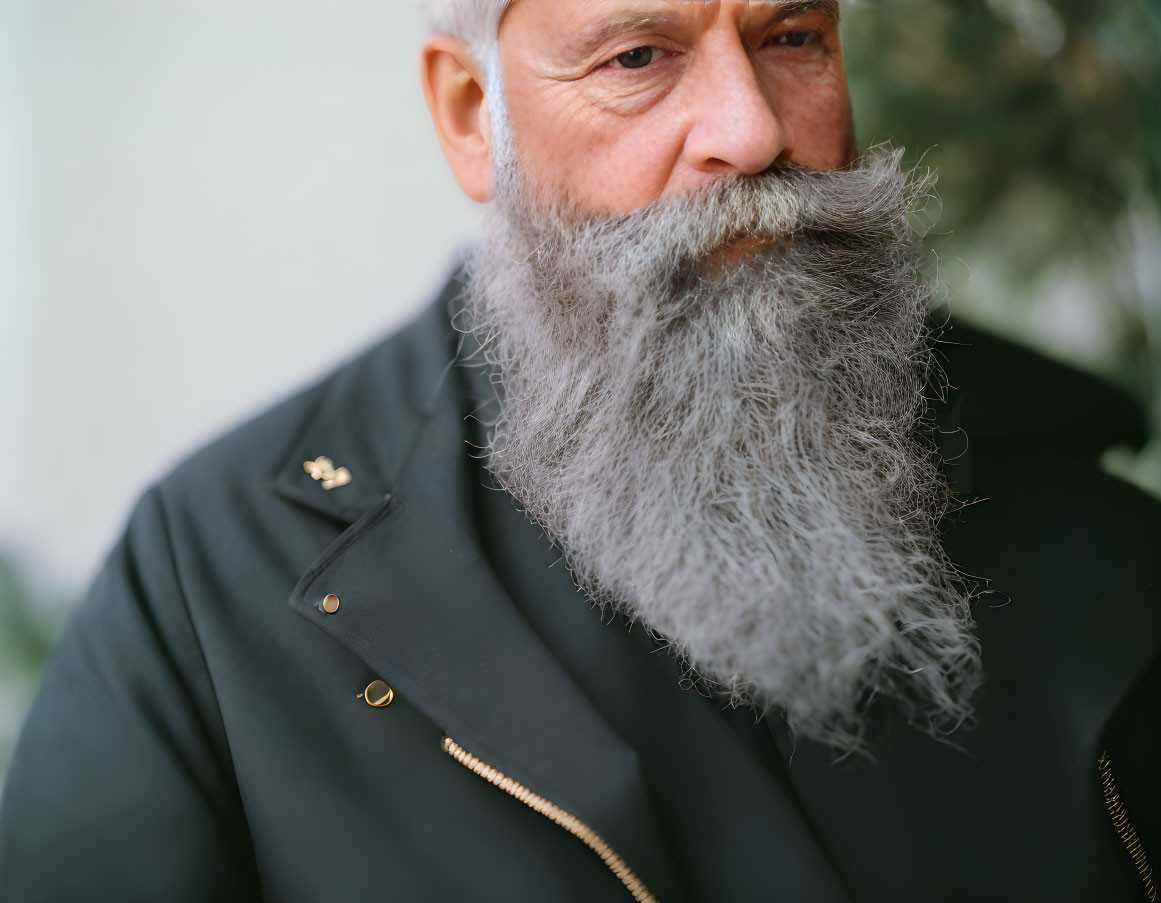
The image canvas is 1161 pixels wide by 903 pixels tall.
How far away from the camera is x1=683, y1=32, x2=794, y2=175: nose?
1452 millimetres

┄┄┄┄┄┄┄┄┄┄

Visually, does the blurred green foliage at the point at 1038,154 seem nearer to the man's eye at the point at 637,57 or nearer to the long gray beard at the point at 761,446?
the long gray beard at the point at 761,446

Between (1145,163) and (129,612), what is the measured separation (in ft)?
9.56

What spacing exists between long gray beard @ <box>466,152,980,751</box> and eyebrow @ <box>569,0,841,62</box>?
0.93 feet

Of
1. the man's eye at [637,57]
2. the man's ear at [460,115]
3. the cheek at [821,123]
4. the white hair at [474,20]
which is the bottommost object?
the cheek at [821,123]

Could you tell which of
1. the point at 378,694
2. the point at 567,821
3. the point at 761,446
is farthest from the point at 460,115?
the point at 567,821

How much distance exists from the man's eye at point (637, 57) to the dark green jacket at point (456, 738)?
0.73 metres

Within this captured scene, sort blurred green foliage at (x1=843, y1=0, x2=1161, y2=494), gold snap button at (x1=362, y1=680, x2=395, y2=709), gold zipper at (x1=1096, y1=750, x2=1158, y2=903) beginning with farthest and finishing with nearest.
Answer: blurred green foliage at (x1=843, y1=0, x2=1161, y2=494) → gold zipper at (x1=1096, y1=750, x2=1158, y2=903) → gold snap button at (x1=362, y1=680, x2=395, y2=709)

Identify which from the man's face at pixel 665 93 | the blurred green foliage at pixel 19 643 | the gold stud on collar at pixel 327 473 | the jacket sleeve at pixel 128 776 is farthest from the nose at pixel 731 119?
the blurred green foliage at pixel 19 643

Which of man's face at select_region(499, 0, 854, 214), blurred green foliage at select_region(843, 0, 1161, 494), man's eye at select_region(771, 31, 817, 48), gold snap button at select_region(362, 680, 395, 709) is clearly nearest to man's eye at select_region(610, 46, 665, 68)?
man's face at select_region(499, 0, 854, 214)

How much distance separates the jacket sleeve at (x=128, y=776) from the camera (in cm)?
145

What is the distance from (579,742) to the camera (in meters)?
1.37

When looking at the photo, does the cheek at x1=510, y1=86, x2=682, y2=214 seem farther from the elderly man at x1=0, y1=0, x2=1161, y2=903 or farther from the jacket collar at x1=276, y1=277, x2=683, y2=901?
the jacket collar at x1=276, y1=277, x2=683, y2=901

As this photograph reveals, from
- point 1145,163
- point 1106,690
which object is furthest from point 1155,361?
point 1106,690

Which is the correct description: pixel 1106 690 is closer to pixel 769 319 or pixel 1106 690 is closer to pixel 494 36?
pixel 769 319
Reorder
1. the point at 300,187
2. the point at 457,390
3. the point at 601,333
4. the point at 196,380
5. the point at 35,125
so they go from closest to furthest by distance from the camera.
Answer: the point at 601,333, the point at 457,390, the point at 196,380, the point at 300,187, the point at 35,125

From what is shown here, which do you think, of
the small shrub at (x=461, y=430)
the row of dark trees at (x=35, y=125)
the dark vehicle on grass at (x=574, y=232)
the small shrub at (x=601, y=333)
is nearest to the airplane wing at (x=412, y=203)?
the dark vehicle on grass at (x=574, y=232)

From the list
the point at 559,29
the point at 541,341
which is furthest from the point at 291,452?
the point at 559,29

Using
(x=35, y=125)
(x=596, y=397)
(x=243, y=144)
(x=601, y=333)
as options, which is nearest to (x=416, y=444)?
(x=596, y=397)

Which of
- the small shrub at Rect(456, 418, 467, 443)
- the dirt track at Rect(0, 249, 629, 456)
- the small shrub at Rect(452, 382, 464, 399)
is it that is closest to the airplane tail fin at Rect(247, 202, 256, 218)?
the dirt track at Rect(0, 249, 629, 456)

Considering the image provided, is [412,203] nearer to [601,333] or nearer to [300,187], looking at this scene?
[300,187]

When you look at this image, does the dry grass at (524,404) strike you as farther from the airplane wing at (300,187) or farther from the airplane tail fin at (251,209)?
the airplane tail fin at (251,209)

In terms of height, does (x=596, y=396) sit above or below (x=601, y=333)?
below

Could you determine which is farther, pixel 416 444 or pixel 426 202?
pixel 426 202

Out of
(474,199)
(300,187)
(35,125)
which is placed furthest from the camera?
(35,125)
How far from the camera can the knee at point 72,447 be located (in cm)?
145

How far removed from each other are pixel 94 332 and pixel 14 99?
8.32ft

┄┄┄┄┄┄┄┄┄┄

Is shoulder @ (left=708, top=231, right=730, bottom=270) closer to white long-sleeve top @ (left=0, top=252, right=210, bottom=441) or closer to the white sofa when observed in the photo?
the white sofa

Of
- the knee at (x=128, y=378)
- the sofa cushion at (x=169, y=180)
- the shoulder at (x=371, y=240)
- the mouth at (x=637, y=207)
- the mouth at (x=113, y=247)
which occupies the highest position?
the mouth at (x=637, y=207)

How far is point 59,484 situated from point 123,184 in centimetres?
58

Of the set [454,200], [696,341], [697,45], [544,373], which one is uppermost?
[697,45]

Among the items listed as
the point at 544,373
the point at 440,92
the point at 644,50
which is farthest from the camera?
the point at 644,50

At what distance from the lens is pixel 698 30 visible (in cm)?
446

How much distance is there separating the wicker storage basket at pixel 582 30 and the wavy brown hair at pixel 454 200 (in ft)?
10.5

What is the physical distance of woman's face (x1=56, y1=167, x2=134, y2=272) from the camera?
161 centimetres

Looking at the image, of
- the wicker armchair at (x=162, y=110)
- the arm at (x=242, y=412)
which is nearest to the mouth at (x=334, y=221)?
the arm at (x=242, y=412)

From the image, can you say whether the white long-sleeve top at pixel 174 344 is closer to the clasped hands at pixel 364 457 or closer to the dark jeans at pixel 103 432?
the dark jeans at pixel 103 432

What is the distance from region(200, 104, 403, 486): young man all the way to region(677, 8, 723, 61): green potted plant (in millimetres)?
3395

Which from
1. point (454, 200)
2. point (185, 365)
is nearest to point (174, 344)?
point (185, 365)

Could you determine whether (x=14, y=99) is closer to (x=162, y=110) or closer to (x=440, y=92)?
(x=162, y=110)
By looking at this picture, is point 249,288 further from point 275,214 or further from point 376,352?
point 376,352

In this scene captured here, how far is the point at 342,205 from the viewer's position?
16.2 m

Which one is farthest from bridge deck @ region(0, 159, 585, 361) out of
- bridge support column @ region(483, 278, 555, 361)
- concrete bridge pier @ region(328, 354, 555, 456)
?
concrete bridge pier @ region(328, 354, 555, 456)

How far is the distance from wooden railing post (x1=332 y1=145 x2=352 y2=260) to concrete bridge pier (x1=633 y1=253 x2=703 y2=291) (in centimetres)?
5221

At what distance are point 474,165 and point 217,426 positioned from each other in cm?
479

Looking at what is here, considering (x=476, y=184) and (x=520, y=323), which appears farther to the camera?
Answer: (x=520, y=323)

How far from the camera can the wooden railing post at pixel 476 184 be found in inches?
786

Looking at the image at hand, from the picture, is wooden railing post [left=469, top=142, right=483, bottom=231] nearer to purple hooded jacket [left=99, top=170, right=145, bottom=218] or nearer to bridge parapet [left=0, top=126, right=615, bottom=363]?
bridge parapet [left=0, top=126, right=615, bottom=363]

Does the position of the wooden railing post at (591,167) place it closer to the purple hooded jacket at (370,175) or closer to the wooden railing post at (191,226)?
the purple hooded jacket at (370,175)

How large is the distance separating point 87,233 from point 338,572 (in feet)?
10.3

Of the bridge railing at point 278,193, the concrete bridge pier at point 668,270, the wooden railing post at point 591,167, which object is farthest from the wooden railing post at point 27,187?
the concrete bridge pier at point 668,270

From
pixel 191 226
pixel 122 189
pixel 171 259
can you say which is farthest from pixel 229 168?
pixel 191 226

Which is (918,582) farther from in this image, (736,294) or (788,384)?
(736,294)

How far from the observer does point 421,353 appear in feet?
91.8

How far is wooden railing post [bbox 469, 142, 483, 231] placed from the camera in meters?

┄┄┄┄┄┄┄┄┄┄

— SHORT PROBLEM —
Convert the records starting with the line containing "What is the distance from (579,742)" and going on through the line containing "Answer: the point" into a numbered list, leaving out blank lines.

— RESULT OF THIS TASK —
1. What is the distance from (579,742) to the camera (in meters)?
2. 1.37
3. When looking at the photo, does the cheek at x1=510, y1=86, x2=682, y2=214 seem farther from the elderly man at x1=0, y1=0, x2=1161, y2=903 or farther from the jacket collar at x1=276, y1=277, x2=683, y2=901?
4. the jacket collar at x1=276, y1=277, x2=683, y2=901
5. As this photograph reveals, from
6. - point 1145,163
7. - point 1106,690
8. which object is furthest from point 1155,361?
9. point 1106,690
10. Which is the correct description: pixel 1106 690 is closer to pixel 769 319 or pixel 1106 690 is closer to pixel 494 36?
11. pixel 769 319
12. Reorder
13. 1. the point at 300,187
14. 2. the point at 457,390
15. 3. the point at 601,333
16. 4. the point at 196,380
17. 5. the point at 35,125
18. so they go from closest to furthest by distance from the camera.
19. Answer: the point at 601,333, the point at 457,390, the point at 196,380, the point at 300,187, the point at 35,125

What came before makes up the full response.